When Dan discovers Listening Rabbit (nicknamed 'Bunny') on a vision quest, she volunteers to be his guide. Believing her to be a rather homely young woman, he’s later surprised to find out she’s actually a two-spirit 'berdache'—one of the most interesting aspects of this well-researched novel—with a gift for listening (thus, her name). The two follow the trail of Rachel and her boss, Bruce, through the woods to the big town, and then by boat from Chicago to New York.
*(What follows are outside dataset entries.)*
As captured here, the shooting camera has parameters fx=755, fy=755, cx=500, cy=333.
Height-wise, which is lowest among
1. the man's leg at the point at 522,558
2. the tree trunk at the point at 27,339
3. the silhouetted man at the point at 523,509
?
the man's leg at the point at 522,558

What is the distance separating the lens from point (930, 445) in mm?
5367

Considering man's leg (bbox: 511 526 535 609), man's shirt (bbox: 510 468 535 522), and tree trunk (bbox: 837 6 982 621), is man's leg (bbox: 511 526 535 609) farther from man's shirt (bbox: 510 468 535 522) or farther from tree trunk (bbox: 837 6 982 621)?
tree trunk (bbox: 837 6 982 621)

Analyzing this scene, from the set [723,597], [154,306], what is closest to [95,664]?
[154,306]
En route, they encounter various real historical personages: Albert Gallatin (founder of New York University), Sylvester Graham (early advocate of dietary reform and inventor of the Graham cracker), the Locofocos (radical faction of the Democratic Party circa the 1840s) and Lydia Maria Child (abolitionist and activist for the rights of Native Americans and women).
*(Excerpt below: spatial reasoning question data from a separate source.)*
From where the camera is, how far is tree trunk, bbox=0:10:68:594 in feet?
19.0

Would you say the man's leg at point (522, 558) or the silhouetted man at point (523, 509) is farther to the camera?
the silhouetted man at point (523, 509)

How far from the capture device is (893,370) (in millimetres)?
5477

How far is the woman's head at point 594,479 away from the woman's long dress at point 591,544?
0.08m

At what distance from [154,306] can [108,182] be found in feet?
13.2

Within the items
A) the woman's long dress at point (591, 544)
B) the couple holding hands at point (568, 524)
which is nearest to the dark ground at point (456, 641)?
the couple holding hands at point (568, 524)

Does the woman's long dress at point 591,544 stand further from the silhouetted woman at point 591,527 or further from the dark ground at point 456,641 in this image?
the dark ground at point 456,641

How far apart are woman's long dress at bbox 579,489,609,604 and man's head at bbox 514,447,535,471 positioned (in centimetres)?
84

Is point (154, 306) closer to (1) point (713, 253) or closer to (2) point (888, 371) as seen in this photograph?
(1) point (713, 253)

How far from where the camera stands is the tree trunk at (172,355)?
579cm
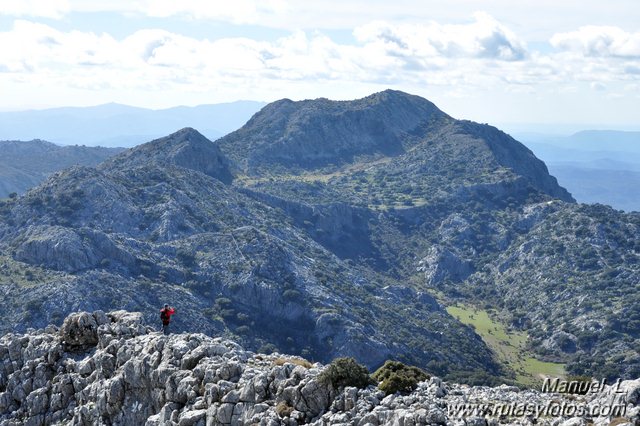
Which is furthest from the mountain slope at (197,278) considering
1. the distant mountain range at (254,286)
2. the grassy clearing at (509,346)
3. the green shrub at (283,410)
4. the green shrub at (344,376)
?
the green shrub at (344,376)

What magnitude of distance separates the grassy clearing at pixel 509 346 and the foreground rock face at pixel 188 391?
103648mm

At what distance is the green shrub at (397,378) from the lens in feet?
114

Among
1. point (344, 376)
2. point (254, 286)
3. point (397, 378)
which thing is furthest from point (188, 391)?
point (254, 286)

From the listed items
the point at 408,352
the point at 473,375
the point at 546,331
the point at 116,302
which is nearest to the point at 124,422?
the point at 116,302

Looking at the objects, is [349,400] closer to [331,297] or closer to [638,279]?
[331,297]

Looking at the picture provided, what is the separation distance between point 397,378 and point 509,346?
13779 cm

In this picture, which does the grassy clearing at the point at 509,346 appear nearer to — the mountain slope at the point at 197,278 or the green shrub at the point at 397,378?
the mountain slope at the point at 197,278

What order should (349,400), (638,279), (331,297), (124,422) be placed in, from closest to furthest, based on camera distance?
(349,400), (124,422), (331,297), (638,279)

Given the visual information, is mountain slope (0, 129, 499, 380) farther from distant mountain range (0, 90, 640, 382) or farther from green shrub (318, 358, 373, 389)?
green shrub (318, 358, 373, 389)

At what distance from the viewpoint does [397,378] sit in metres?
35.2

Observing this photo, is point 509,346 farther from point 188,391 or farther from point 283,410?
point 283,410

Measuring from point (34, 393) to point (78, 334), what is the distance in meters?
4.68

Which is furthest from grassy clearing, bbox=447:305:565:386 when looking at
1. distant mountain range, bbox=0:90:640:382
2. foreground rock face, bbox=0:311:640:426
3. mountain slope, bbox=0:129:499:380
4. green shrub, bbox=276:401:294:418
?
green shrub, bbox=276:401:294:418

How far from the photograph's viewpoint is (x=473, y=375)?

The seamless weaving of these real characters into a plausible fiction narrative about time travel is the novel’s strength (as is the way in which all loose ends are tied up in a highly satisfying and logical conclusion). - Sharon Mesmer
The Spanish Teacher
Barbara de la Cuesta
Winner of the Gival Press Novel Award
"Barbara de la Cuesta's The Spanish Teacher has everything to thrill you--pace, a great balance of description, gesture and action, charmed, perfectly-tuned dialogue, and most notably, a character we follow as closely and sympathetically as if we were living right there inside the story with him... So many books show us a character who seems to capably hang and move like marionettes from the strings of a fairly competent puppeteer, but rarely do we see a full drama like this, where every bit of the writing extends from, grows out of, is part and parcel with the author's complete realization of and connection to her character..."
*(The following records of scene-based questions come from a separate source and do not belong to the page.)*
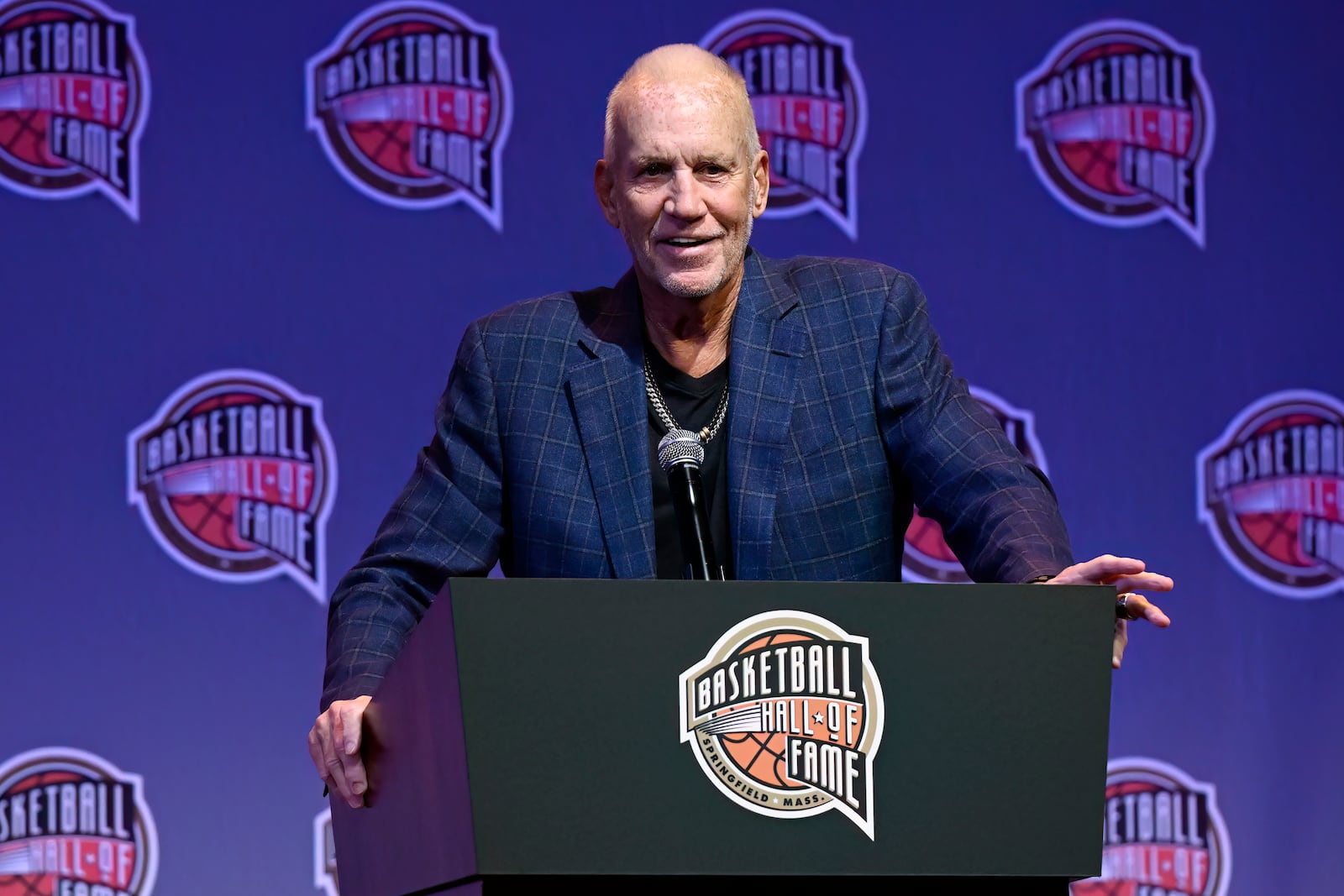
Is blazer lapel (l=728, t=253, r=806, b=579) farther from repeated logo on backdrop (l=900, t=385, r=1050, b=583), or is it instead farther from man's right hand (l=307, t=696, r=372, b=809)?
repeated logo on backdrop (l=900, t=385, r=1050, b=583)

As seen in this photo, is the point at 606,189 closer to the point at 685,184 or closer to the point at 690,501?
the point at 685,184

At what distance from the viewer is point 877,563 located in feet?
6.07

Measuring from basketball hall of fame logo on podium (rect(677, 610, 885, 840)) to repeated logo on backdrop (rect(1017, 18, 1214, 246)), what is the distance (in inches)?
92.8

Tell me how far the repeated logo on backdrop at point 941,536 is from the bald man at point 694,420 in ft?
4.29

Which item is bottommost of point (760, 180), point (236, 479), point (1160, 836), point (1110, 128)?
point (1160, 836)

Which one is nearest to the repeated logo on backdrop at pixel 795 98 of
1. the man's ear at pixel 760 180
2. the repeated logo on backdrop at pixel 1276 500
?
the repeated logo on backdrop at pixel 1276 500

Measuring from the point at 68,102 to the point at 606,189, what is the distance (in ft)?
5.29

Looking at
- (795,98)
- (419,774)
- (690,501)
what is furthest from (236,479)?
(419,774)

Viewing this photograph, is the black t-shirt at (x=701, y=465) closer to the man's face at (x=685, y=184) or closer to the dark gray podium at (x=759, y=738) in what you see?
the man's face at (x=685, y=184)

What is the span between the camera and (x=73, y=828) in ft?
9.75

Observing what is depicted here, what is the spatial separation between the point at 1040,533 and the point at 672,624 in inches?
22.7

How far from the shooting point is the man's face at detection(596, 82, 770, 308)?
1.82 metres

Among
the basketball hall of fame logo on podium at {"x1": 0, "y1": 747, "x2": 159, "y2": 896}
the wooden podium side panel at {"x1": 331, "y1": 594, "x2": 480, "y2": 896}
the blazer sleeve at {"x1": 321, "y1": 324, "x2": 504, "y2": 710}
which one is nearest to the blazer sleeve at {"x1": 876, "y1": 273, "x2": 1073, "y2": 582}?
the blazer sleeve at {"x1": 321, "y1": 324, "x2": 504, "y2": 710}

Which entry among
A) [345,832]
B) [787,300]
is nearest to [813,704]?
[345,832]
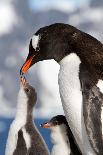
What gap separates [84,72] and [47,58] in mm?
462

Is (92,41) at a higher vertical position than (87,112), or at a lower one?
higher

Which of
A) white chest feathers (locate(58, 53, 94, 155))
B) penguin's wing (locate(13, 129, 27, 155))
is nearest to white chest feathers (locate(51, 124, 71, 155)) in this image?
penguin's wing (locate(13, 129, 27, 155))

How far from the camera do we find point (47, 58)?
4.84 meters

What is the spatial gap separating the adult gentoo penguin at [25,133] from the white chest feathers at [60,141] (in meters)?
0.92

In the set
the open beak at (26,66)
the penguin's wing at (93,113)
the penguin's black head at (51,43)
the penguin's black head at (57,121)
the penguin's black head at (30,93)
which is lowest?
the penguin's wing at (93,113)

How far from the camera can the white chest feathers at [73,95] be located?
179 inches

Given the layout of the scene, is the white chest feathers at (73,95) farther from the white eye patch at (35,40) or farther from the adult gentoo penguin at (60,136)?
the adult gentoo penguin at (60,136)

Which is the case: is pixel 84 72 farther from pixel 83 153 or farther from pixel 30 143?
pixel 30 143

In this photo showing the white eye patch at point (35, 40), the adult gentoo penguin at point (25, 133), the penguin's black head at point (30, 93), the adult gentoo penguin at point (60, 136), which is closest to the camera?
the white eye patch at point (35, 40)

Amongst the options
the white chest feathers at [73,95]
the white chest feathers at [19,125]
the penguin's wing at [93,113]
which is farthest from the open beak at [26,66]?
the white chest feathers at [19,125]

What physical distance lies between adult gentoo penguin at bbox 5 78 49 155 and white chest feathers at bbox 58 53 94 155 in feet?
8.47

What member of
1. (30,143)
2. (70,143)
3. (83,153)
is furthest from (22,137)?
(83,153)

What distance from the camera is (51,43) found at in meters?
4.75

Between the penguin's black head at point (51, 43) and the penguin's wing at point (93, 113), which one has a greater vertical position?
the penguin's black head at point (51, 43)
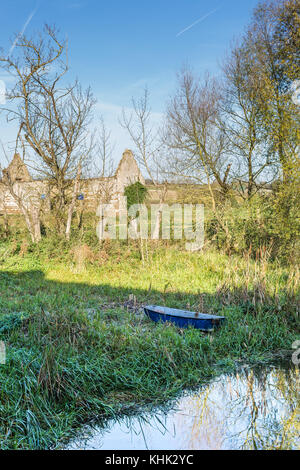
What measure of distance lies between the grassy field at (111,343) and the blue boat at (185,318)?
6.0 inches

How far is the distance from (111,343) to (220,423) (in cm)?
180

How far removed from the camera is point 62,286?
9398 millimetres

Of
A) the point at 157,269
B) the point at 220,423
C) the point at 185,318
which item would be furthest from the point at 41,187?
the point at 220,423

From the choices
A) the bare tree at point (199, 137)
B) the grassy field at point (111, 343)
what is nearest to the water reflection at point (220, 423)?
the grassy field at point (111, 343)

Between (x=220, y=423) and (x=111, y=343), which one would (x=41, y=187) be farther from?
(x=220, y=423)

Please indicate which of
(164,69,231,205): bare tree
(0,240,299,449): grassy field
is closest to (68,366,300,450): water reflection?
(0,240,299,449): grassy field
—-Don Berger, judge for the Gival Press Novel Award
Out of print
That Demon Life
Lowell Mick White
Linda, a difficult, sometimes depressed criminal defense attorney, finds that her life mirrors what the Rolling Stones call That Demon Life. Here in over the course of a grueling week, Linda encounters a parade of thugs, slackers, and eccentrics—hookers, lawyers, bartenders, cab drivers, and political fixers of various stripes with echoes of A Confederacy of Dunces. She loses her job, falls back into a relationship with her now-married ex-fiancé, and convinces her best friend to seduce and blackmail the man she holds responsible for her misfortunes. Linda’s absurd and dislocated life reflects the rhythms of the city and culture she lives in, yet when she finally confronts her enemy who she then attempts to rescue, she discovers that the joys of love and revenge are not all they’re alleged to be.
Twelve Rivers of the Body
Elizabeth Oness
Overwhelmed by the growing AIDS crisis and the pressures of medical residency, Elena Tristani abandons an outwardly successful life and takes a job writing grants for The Spirit Gate, a holistic clinic that treats recovering drug addicts with acupuncture. Fascinated by the clinic’s founder, who treats Georgetown’s elite and drug detox patients with the same imperturbability, Elena reconsiders her own views on medicine and health. As Elena comes to know the world of the clinic, she is seduced by an ancient Chinese medical text, The Yellow Emperor’s Inner Classic, and begins to see a different relationship between Eastern and Western medicine as well as a new path for herself.